From the above, it clearly appears that Aristotle recognizes a certain order and commencement in animal generation, namely, the heart, which he regards as the first produced and first vivified part of the animal, and, like a son set free from the tutelage of his parents, as self-sufficing and independent, whence not only does the order of the parts proceed, but as that by which the animal itself is maintained and preserved, receiving from it at once life and sustenance, and everything needful to the perfection of its being. For as Seneca says:[293] “In the semen is comprised the entire cause of the future man; and the unborn babe has written within it the law of a beard and a hoary head. For the whole body and the load of future years are already traced in delicate and obscure outlines in its constitution.”

We have already determined whether the heart were this primigenial part or not; in other words, whether Aristotle’s words refer to that part which, in the dissection of animals, is seen sooner than all the rest, the punctum saliens, to wit, with its vessels full of blood; and we have cordially assented to an answer in the affirmative. For I believe that the blood, together with its immediate instruments, the umbilical vessels, by which, as by roots, nutriment is attracted, and the pulsating vesicles, by which this nutriment is distributed, to maintain life and growth in every other part, are formed first and foremost of all. For as Aristotle[294] has said, it is the same matter by which a thing grows, and by which it is primarily constituted.

Many, however, err in supposing that different parts of the body require different kinds of matter for their nourishment. As if nutrition were nothing more than the selection and attraction of fit aliment; and in the several parts of the body to be nourished, no concoction, assimilation, apposition, and transmutation were required. This as we learn, was the opinion of Anaxagoras of old:

Who held the principles of things to be
Homœomeric:—bone to be produced
Of small and slender bones; the viscera
Of small and slender viscera; the blood
Of numerous associate drops of blood.[295]

But Aristotle,[296] with the greatest propriety, observes: “Distinction of parts is not effected, as some think, by like being carried by its nature to like; for, besides innumerable difficulties belonging to this opinion in itself, it happens that each similar part is severally created; for example, the bones by themselves, the nerves, the flesh, &c.” But the nourishment of all parts is common and homogeneous, such as we see the albumen to be in the egg, not heterogeneous and composed of different parts. Wherefore all we have said of the matter from which parts are made, is to be stated of that by which they increase: all derive nourishment from that in which they exist in potentia, though not in act. Precisely as from the same rain plants of every kind increase and grow; because the moisture which was a like power in reference to all, becomes actually like to each when it is changed into their substances severally: then does it acquire bitterness in rue, sharpness in mustard, sweetness in liquorice, and so on.

He explains, moreover, what parts are engendered before others, and assigns a reason which does not differ from the second basis of Fabricius. “The cause by which, and the cause of this cause, are different; one is first in generation, the other in essence;” by which we are to understand that the end is prior in nature and essence to that which happens for the sake of the end; but that which happens for the sake of the end must be prior in generation.
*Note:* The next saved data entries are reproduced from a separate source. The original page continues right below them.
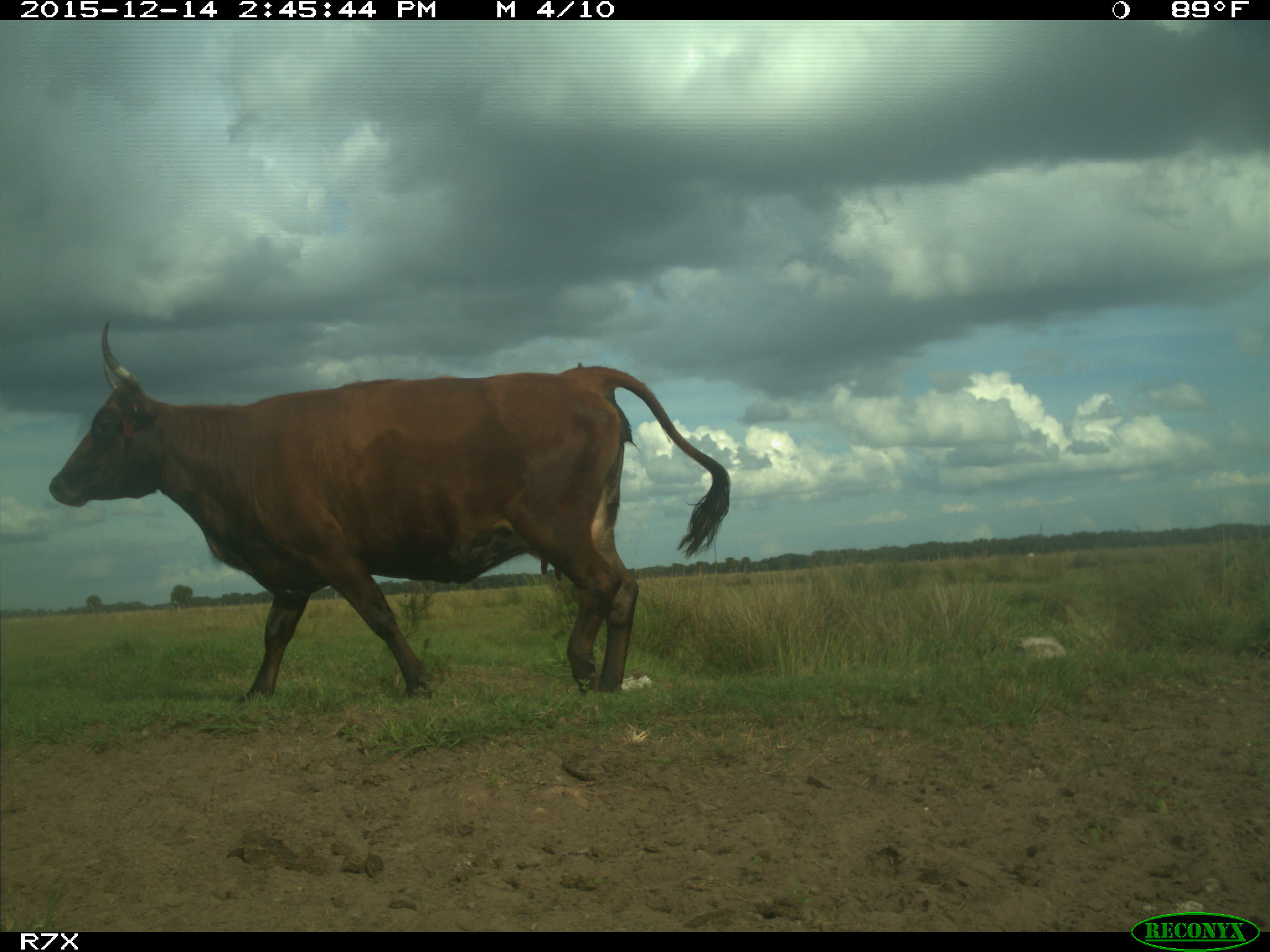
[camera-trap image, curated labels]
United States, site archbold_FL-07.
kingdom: Animalia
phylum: Chordata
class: Mammalia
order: Artiodactyla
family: Bovidae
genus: Bos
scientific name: Bos taurus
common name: domestic cow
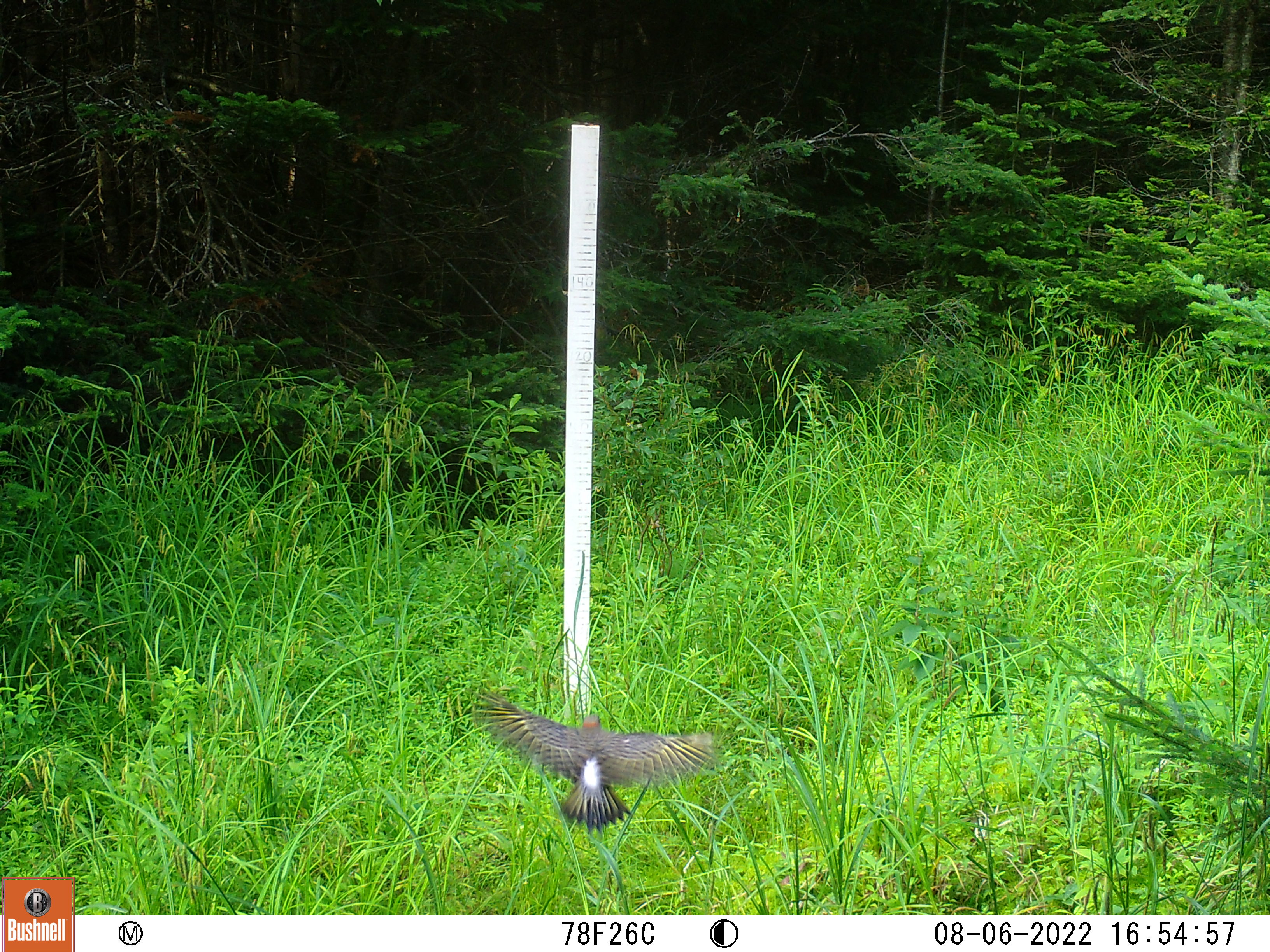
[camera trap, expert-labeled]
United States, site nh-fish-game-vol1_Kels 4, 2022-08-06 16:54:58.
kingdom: Animalia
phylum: Chordata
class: Aves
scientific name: Aves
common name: bird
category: bird sp.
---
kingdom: Animalia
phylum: Chordata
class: Aves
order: Piciformes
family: Picidae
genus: Colaptes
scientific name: Colaptes auratus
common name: northern flicker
And on this ground Fabricius rightly infers that all those parts which minister to the vegetative principle, are engendered before those that serve the sensitive principle, inasmuch as the former is subordinate to the latter.

He subsequently adds the differences of those parts which are made for some special purpose: some parts, for example, are instituted for a purpose by nature, because this purpose ensues; and others because they are instruments which the purpose employs. The former he designates genitalia, the latter instrumenta. For the end or purpose, he says, in some cases, is posterior, in others prior to that which is its cause. For both the generator and the instruments it uses must exist anteriorly to that which is engendered by or from them. The parts serving the vegetative principle, therefore, are prior to the parts which are the ministers of sense and motion. But the parts dedicated to motion and sensation are posterior to the motive and sensitive faculties, because they are the instruments which the motive and sensitive faculties employ. For it is a law of nature that no parts or instruments be produced before there be some use for them, and the faculty be extant which employs them. Thus there is neither any eye nor any motive organ engendered until the brain is produced, and the faculties preexist which are to see and to govern motion.

In like manner, as the pulsating vesicles serve as instruments for the motion of the blood, and the heart in its entire structure does the same, (as I have shown in the work on the Motion of the blood,) urging the blood in a ceaseless round through every part of the body, we see that the blood must exist before the heart, both in the order of generation and of nature and essence. For the blood uses the heart as an instrument, and moreover, when engendered it continues to nourish the organ by means of the coronary arteries, distributing heat, spirits, and life to it through their ramifications.

We shall have further occasion to show from an entire series of anatomical observations, how this rule of Aristotle in respect of the true priority of the parts is borne out. Meantime we shall see how he himself succeeds in duly inferring the causes of priority in conformity with his rule.

“After the prime part—viz. the heart—is engendered,” he says, “the internal parts are produced before the external ones, the superior before the inferior; for the lower parts exist for the sake of the superior, and that they may serve as instruments, after the manner of the seeds of vegetables, which produce roots sooner than branches.”